Activities:
a - Answer these questions using the passage about Sister Jean Thuerauf:
(i) What was the name of the toy monkey she carried?
(ii) In what year did she graduate from Mount Mercy College?
(iii) In what year did she found the Mercy Missionaries?
b - Extend the passage about Sister Jean Thuerauf past its final sentence.

Selected text:
════════

Some had their concerns about her new calling. After all, she had spent the preceding years teaching at Our Lady of Grace in Edina and in schools in Iowa.

"I know there were some raised eyebrows and some hand-wringing," said her niece, Louise Hotka. "It took a certain kind of bravery to do what she did."

Thuerauf walked the streets with her toy monkey, Jocko, ministering to residents. She connected residents with parishioners at Our Lady of Grace for help buying food and books for their children, among other needs, said Beverly Mooney, who often accompanied her.

"She didn't expect people to put her on a pedestal," said Mooney, who said she and Thuerauf were best friends. "She just did what she did for the love of it."

Mooney first met Thuerauf when both lived in Iowa, where Thuerauf taught Mooney's children. Thuerauf was born on a farm near Solon, Iowa, the second oldest of six children.

She graduated from Solon High School, entered the Sisters of Mercy convent in Cedar Rapids, Iowa, and graduated from Mount Mercy College in Cedar Rapids in 1950. She moved to Minneapolis in the early 1970s.

Hotka said her aunt always admired Mother Teresa, and was called to work in north Minneapolis after her near-death experience. She founded the Mercy Missionaries there in 1985.

Thuerauf lived in north Minneapolis before entering Catholic Eldercare senior housing a few years ago. She invited children into her home to celebrate their birthdays, on which occasion they were allowed to pick a gift from shelves stocked with new toys.

"If she was there, Sister Jean was opening her door — and without fear," Dixon said.

════════

Information supplied:
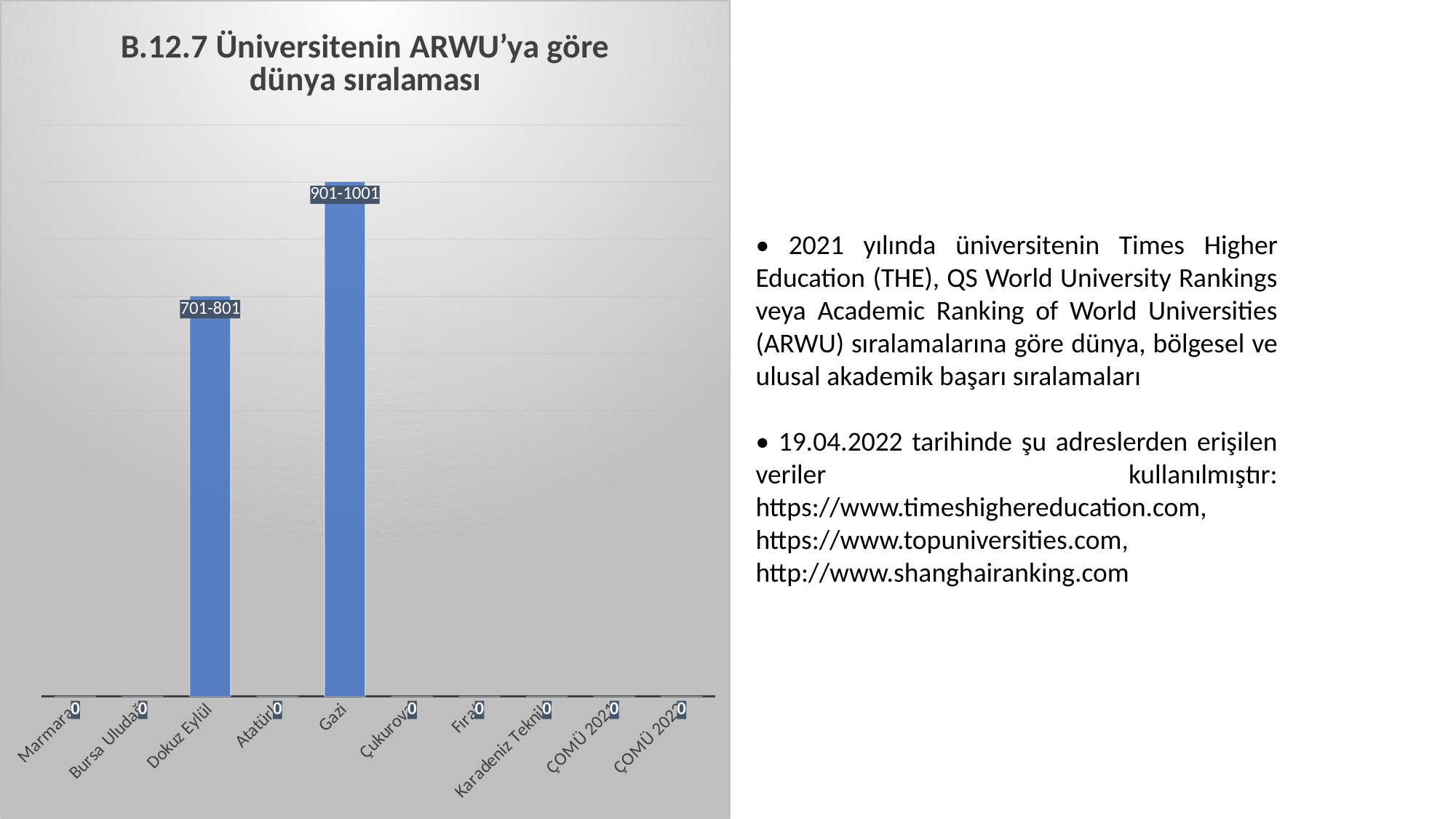
What value is shown for Karadeniz Teknik? 0 What colour are the bars in the chart? Blue What value is shown for Gazi? 901-1001 Which university has the tallest bar in the chart? Gazi What value is shown for Marmara? 0 What kind of chart is shown on the slide? Bar chart How many categories in the chart have a value of 0? 8 How many categories are shown on the x axis of the chart? 10 What value is shown for Dokuz Eylül? 701-801 What is the title of the chart? B.12.7 Üniversitenin ARWU'ya göre dünya sıralaması What value is shown for ÇOMÜ 2021? 0 Which bar is taller, Gazi or Dokuz Eylül? Gazi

════════

Answers to the exercise:
a -
(i) Jocko
(ii) 1950
(iii) 1985

b -
And those cookie-making sessions? They morphed into a nonprofit, Cookie Cart, which employs 200 teenagers each year while also providing career counseling and financial literary training. The nonprofit, which plans to open a St. Paul location in 2017, was featured on "The Today Show" last December.

Dixon was there when the first Cookie Cart — an actual cart selling cookies on the streets of north Minneapolis — was born. But he was eventually lured away by the darker side of street life. Although he'd greet Thuerauf if he spotted her on her walking ministry, by age 11 he had stopped going to her house. By his late teens, he'd cut all ties.

Then, in 1999, a 29-year-old Dixon walked into a south Minneapolis church.

"Hey, Thomas," Thuerauf greeted him.

"It just stunned me, because she had dealt with so many kids, and to realize — she remembered all of our names," he said. "It was amazing to just have that kind of person in your life."

Thuerauf is survived by a sister, Mary Ann Hotka, brothers David and Paul Thuerauf, and several nieces and nephews. She was preceded in death by a brother, Bernard Thuerauf, a sister, Patricia Spychaj, and her parents, John and Helen Thuerauf. Services have been held.